A U.S. TV broadcaster can generate anywhere from $7.3-$206 million in cash flow in Year 10 from operating a multicast cluster of digital channels, according to Kagan Research, using various scenarios to produce some widely diverse projections based on many factors. The multicast cluster carries the potential to generate revenue ranging from $225-$424 million by the tenth year, according to Kagan.
The study represents the worst and best cases of 10 business models that are dependent on variables such as program costs, advertising sales and carriage (using multicast channels achieving somewhere between 45-100 percent penetration of satellite TV homes in their respective markets).
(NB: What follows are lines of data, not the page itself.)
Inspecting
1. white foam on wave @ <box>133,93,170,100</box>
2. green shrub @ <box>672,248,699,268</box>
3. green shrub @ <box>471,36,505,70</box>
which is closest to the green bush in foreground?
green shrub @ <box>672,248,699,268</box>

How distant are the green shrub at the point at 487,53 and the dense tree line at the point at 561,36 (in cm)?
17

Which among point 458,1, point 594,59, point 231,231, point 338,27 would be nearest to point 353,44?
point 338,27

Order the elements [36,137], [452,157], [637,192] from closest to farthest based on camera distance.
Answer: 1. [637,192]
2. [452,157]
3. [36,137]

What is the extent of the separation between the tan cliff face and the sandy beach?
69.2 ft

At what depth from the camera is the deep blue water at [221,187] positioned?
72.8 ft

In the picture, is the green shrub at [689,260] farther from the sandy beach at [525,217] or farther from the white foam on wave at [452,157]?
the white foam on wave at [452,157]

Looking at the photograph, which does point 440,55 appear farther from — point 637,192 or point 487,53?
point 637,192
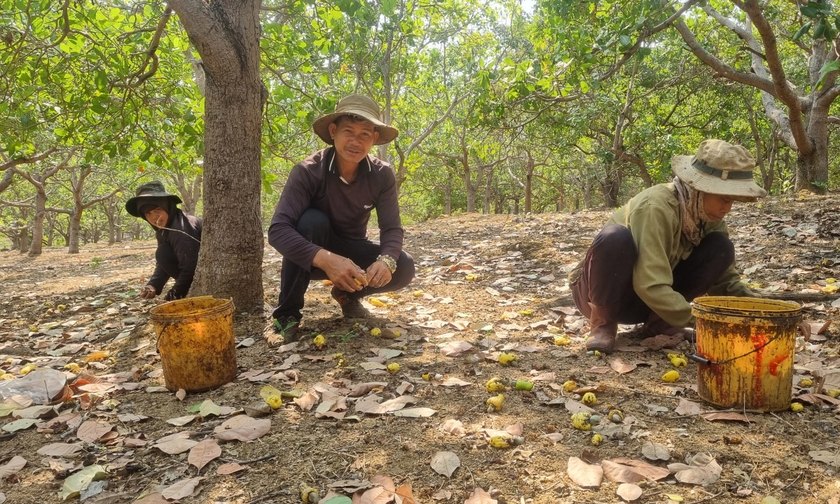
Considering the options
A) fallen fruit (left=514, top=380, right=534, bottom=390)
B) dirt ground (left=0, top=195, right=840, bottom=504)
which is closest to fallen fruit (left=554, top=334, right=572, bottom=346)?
dirt ground (left=0, top=195, right=840, bottom=504)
The study also concludes that a lot of money can potentially be made (again, dependent on several variables) by local DTV broadcasters who chose to lease their spectrum for third-party services (such as the ongoing USDTV venture).
However, the Kagan study doesn't provide possible suggestions or solutions for local broadcasters for what and how to program various multicast channels and/or datacast services, and it seems to state the painfully obvious when it observes that many broadcasters have held back the launch of HD programming because a lot of cable and DBS operators don't want to carry a station's multicast channels, to begin with.
Kagan's new study, entitled "HDTV Spectrum Monetization 2005," finds that HD penetration will reach 50 percent of U.S. households by 2010.